My commentary is being offered in response to the comments by Mr. Dan Burkett, published in this space on Monday, Aug. 13.
In his rather excellent and well-written commentary, Mr. Burkett, who in the interest of appropriate disclosure should be identified as the president of the Indiana State University Young Republican Organization, has done a mostly acceptable job of highlighting some of the differences between classic Republicans and progressive, socially engaged Democrats.
He then, with evident sincerity, laments a commonly held national concern, that in the upper and lower houses of Congress both Republicans and Democrats seem incapable, in even the smallest and most insignificant matters, to achieve any compromise at all.

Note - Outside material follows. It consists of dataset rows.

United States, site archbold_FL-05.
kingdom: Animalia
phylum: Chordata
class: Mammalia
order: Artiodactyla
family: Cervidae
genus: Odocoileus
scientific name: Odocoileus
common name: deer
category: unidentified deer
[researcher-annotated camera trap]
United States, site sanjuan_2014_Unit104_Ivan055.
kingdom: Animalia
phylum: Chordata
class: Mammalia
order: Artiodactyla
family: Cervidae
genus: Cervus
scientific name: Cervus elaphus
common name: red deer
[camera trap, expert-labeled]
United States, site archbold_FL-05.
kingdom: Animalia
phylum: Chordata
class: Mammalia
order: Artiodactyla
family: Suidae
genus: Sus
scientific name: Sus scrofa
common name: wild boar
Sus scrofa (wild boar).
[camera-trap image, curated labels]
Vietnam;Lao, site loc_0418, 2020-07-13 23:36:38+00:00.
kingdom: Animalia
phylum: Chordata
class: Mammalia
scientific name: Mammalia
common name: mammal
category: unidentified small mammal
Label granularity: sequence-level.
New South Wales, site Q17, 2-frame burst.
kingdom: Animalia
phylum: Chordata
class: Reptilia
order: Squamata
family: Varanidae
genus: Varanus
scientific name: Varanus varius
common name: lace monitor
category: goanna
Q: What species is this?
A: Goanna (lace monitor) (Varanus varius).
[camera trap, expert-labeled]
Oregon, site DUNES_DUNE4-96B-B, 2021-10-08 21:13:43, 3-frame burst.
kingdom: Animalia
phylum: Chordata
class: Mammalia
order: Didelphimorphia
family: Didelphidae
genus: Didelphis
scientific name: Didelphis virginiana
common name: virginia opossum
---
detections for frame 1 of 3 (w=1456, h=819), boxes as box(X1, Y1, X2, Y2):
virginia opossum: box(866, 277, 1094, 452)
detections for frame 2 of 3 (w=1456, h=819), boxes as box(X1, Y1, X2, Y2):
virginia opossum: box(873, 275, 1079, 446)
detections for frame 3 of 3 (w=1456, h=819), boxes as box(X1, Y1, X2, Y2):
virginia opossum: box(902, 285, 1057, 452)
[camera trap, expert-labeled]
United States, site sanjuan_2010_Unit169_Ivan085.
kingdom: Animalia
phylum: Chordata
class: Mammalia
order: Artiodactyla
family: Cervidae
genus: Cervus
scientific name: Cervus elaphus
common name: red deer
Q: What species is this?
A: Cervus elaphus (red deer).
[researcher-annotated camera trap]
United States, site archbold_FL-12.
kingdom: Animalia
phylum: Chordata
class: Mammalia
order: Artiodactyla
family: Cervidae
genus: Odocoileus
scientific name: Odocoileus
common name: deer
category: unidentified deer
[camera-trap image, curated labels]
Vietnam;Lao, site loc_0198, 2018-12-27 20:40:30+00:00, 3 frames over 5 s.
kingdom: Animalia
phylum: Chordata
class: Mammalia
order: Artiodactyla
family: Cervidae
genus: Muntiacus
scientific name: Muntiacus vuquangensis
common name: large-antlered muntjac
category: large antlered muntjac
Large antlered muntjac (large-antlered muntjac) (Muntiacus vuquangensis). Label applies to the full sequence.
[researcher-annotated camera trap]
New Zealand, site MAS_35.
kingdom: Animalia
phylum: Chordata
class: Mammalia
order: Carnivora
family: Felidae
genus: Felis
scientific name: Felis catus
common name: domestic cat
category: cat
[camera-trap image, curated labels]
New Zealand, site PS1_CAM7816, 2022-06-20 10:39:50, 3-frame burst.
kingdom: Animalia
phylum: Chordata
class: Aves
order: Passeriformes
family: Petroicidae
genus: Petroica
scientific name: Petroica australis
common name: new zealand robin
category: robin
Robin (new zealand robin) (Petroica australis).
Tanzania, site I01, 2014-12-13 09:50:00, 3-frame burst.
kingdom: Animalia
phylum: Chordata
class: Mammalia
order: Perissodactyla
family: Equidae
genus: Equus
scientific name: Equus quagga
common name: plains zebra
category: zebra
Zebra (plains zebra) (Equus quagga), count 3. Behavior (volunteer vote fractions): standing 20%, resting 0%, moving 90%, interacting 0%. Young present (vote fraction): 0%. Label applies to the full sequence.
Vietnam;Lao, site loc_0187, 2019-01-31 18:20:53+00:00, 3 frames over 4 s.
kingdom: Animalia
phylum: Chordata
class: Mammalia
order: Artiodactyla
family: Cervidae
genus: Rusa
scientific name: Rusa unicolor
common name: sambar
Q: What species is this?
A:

What Mr. Burkett fails to do is to discuss any of the stark differences in the vision of members of both parties for the future of our country. These differences of vision are revealed not only in future plans, but in the ways, in the past, members of both parties have contributed to the advancement of American life, at least since the dawn of the industrial revolution.
At the dawn of the industrial age, and thereafter, life in America offered great opportunity for a few, and great peril and disaster for many. For most, life was filled with non-mitigated risk, at least until the beginning of the Union movement, led by such giants as Samuel Gompers, and the early beginning of the 20th century government involvement in our daily lives, represented by such great acts as the 1906 Pure Food and Drug Act, instigated by Theodore Roosevelt.
Who among us wants to go back to the days of the early Industrial Revolution, when hundreds of thousands of American breadwinners and their families were regarded by the very few multimillionaire industrialists as nothing more than easily disposed of ants living in easily crushed ant hills?
Who wants to go back to the early days of the 20th century when, before Social Security, older people, particularly older people with little or no income, were left to live and die in the wretched hovels of our major and smaller (perhaps like Terre Haute) cities?
Who, especially, among today’s students who come from working class families, among us wants to go back to pre-World War II days, before the enactment of the Democratically inspired and enacted G.I. Bill, when college was only for the select few, olde and nouveau riche? (I dare to suggest here that, if it was 1912, that Mr. Burkett himself, bright and intelligent as he might be, would be apprenticing for a day laborer trade rather then being a presidential scholar of ISU.)
Yes, life for a minute few at the dawn of the Industrial Revolution, before governmentally inspired, created, developed and maintained social programs forming the foundation of today’s safety net were put into place, was full of opportunity and possibility for the elite few, and the good Messrs. Romney and Ryan, who probably view them as what they might term as the “good ole’ days of yesteryear.”
On the one hand, Mr. Romney by word (“On my first day in office as president, I will repeal Obamacare”) and by action (“I now choose as my runningmate a man sworn to roll back all of the great societal reforms of the 20th Century including Social Security”) has clearly indicated his vision of a dog-eat-dog America. (Funny that neither one of this pair has targeted the Pure Food and Drug Act, so we could all go back to the days of rancid meats and spoiled dairy products sold from not-so-cool, broken down grocery coolers, oleo margarine laced with finel, ground sawdust (yes, it was made that way, sold that way, and eaten that way) and over-the-counter drugs liberally laced with opium and alcohol, sold to whomever for whatever. At least, those ingesting such drugs felt good — they felt real good.
As imperfect as you may think the National Stage Democrats are, as inadequate as you might think our statewide and local Democratic Party may be, remember the derring-do and sheer guts it took to pass such acts as Social Security, as controversial in its day as “Obamacare” is today.
Remember the great and historic alliances built by Republicans and Democrats (but always inspired and led by visionary Democrats).
Remember the past Democratic visions of the future which led to the great and historic social reforms of yesterday, and today, and which will lead us into an enlightened tomorrow. And then go and vote for the greater good of our great Republic.